Having located "雪納瑞發情了什么癥狀 發情階段主人一定要看好狗狗!" in the listing below, write out its line and every following line exactly, last line included, without the pictures.
ENTRIES SHOWN section start
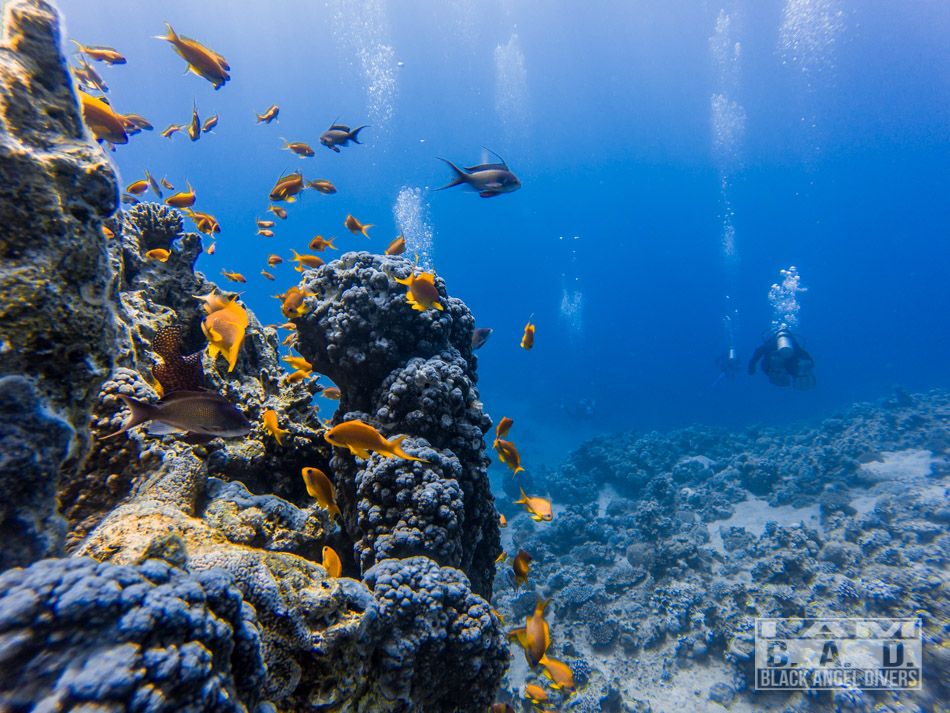 Rafa koralowa Jordania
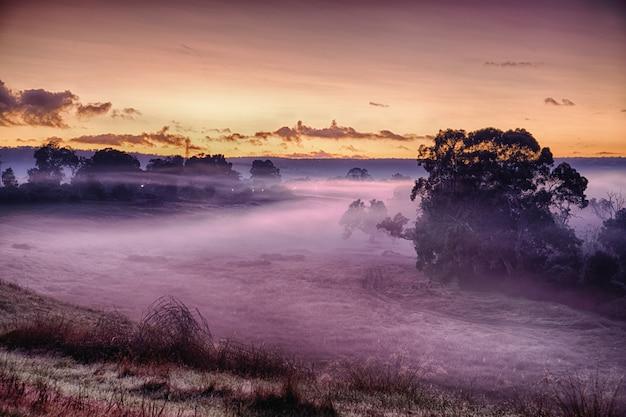 Landschap van een veld bedekt met gras en mist onder het zonlicht tijdens een adembenemende zonsondergang Gratis Foto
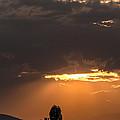 Heaven Is Open  by Sotiris Filippou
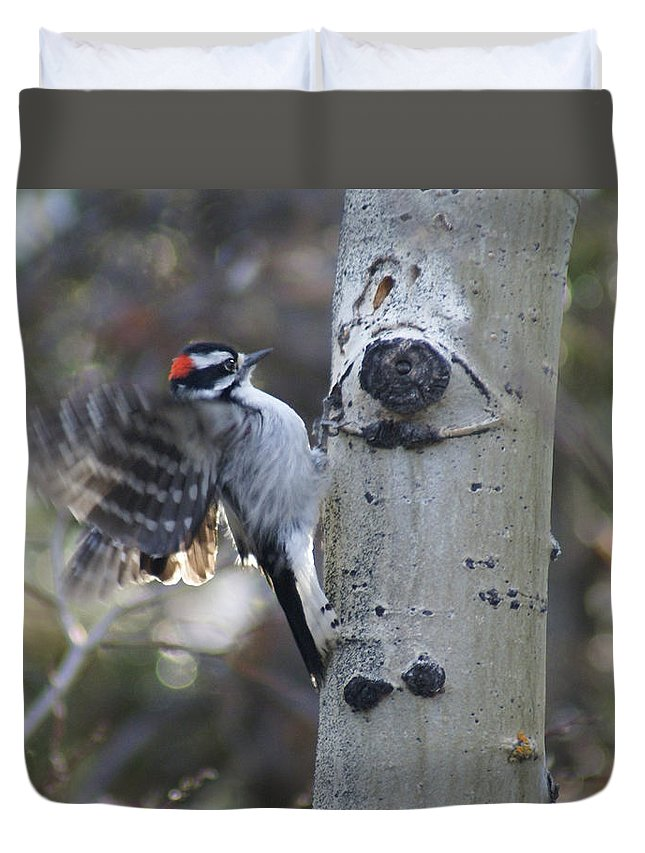 Woodpecker Duvet Cover featuring the photograph Downy Woodpecker by Heather Coen
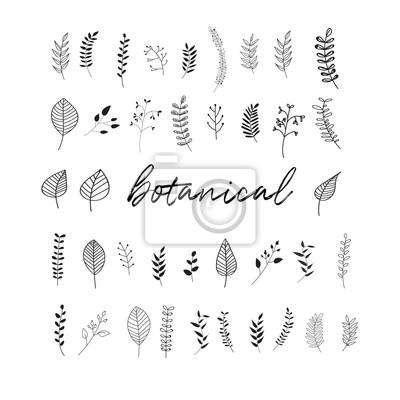 Sticker Vektor botanische Kritzeleien Illustrationselemente.  handgezeichnete Zeichnungsskizze.  Blätter Blatt Gras Eberesche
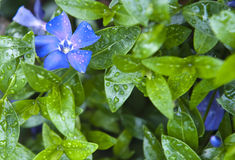 Blue flower. A wet blue flower green leaves Royalty Free Stock Photography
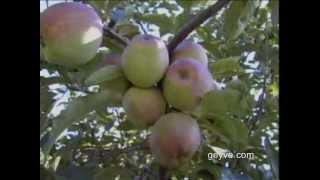 Geyve Tanıtım (2005) / Geyve.com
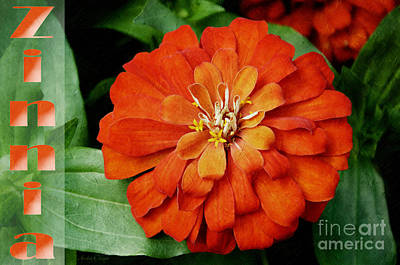 Photograph - Zinnia by Andee Design
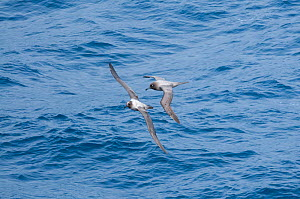 Light-mantled albatross (Phoebetria palpebrata) flying over ocean, Antarctica, November.  -  Tui De Roy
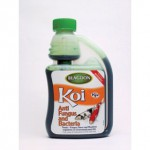 Interpet Koi anti fungus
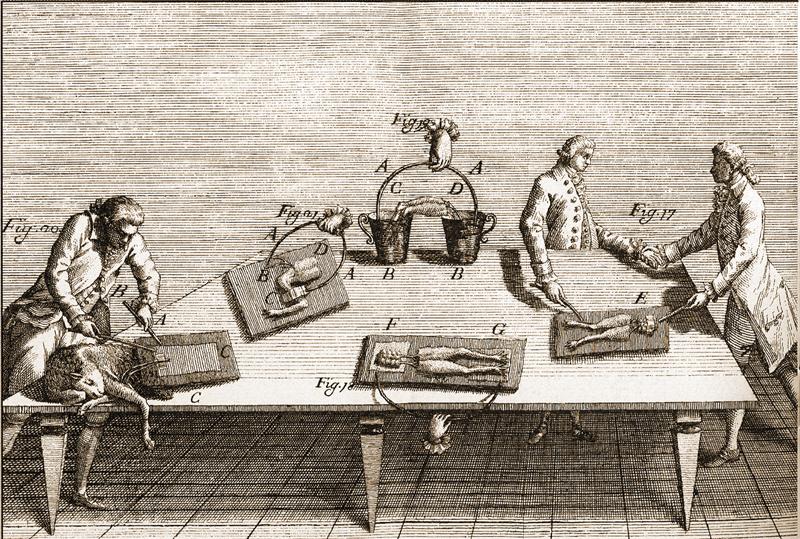 Volta - Galvani, il dibattito che segnò la nascita dell'elettrofisiologia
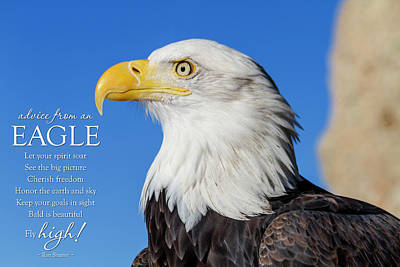 Photograph - Advice From An Eagle by Teri Virbickis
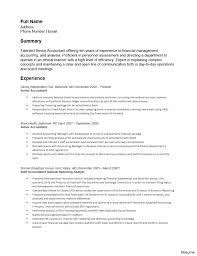 resume summary statements about experiences accountant resume summary accounting manager financial analyst tax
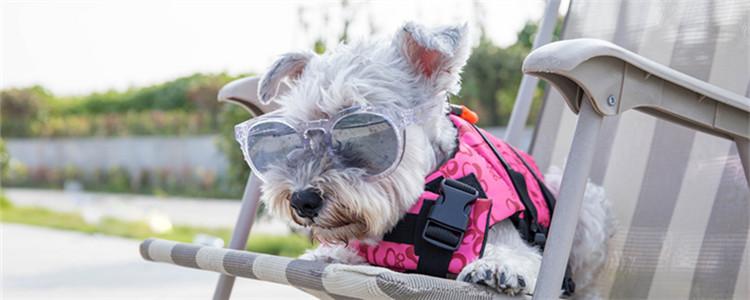 雪納瑞發情了什么癥狀 發情階段主人一定要看好狗狗!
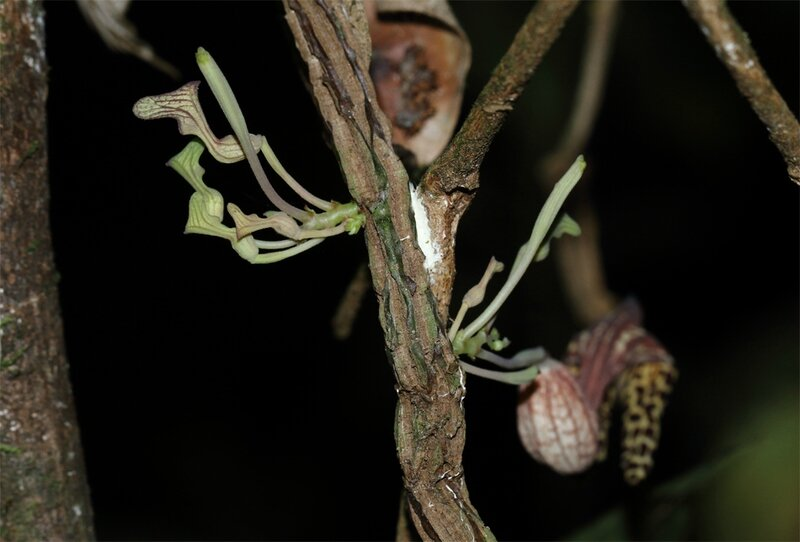Aristolochia iquitensis
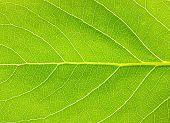 textura de folha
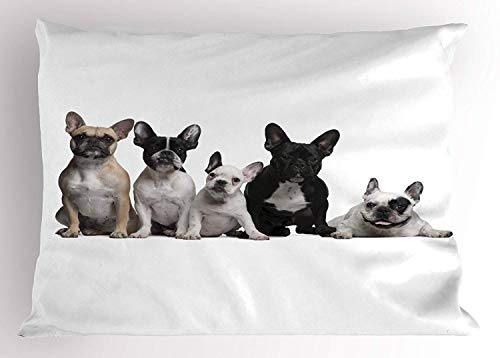 Carmen A Bulldog Pillow Sham by, Group of Young French Bulldogs with Adorable Expressions Animal Lover Photo, Decorative Standard Queen Size Printed Pillowcase, 30 X 20 inches, Black White Beige - Home Expressions Standard Sham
ENTRIES SHOWN section end
THE ANSWER -
 雪納瑞發情了什么癥狀 發情階段主人一定要看好狗狗!
Aristolochia iquitensis
 textura de folha
 Carmen A Bulldog Pillow Sham by, Group of Young French Bulldogs with Adorable Expressions Animal Lover Photo, Decorative Standard Queen Size Printed Pillowcase, 30 X 20 inches, Black White Beige - Home Expressions Standard Sham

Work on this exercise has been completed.